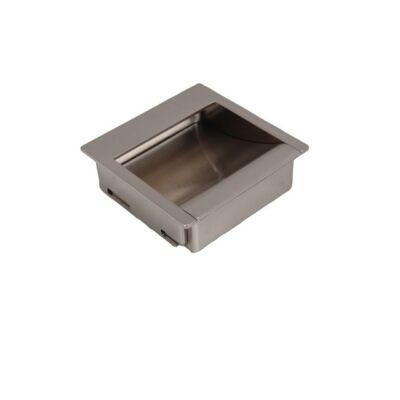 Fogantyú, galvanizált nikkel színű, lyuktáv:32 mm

--

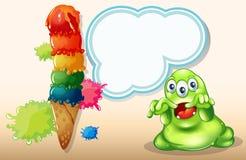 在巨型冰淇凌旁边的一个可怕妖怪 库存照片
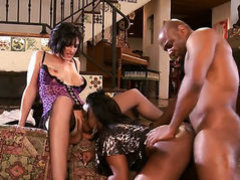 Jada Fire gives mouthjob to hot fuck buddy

---

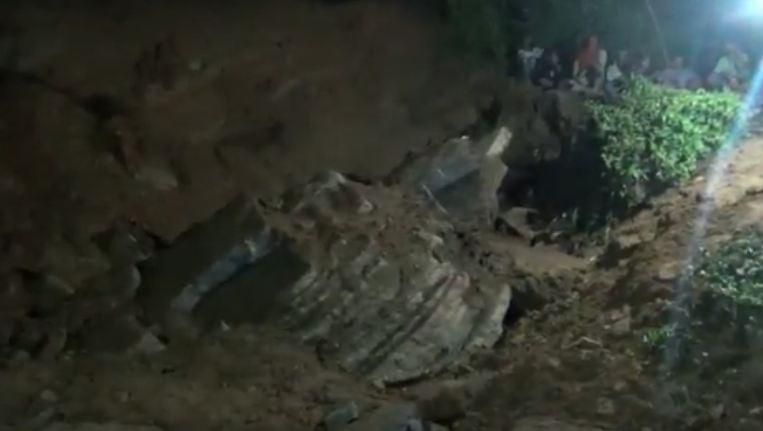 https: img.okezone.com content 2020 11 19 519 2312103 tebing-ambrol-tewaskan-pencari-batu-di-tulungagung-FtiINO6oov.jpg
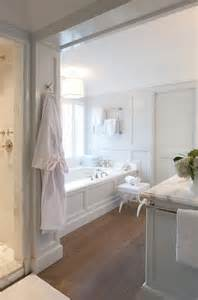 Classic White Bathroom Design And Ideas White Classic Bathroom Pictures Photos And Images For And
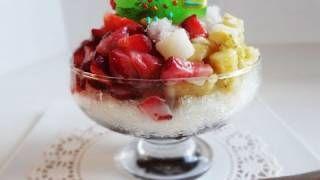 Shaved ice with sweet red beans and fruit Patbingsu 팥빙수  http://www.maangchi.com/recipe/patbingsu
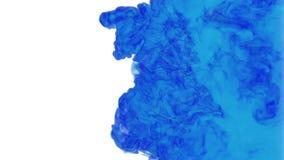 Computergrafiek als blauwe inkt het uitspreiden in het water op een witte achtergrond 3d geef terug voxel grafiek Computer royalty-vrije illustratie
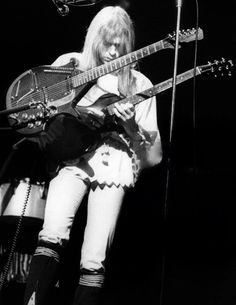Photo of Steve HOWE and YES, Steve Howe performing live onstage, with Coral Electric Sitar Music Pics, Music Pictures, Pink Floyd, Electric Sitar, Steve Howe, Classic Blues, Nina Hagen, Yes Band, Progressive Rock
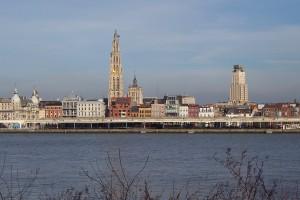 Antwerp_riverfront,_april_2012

**Directions for this task:** Restate word for word every line from the one with "Classic White Bathroom" up to and including the one with "Computergrafiek als blauwe" in the records above, minus the pictures.

**Finished exercise:**
 Classic White Bathroom Design And Ideas White Classic Bathroom Pictures Photos And Images For And
 Shaved ice with sweet red beans and fruit Patbingsu 팥빙수  http://www.maangchi.com/recipe/patbingsu
 Computergrafiek als blauwe inkt het uitspreiden in het water op een witte achtergrond 3d geef terug voxel grafiek Computer royalty-vrije illustratie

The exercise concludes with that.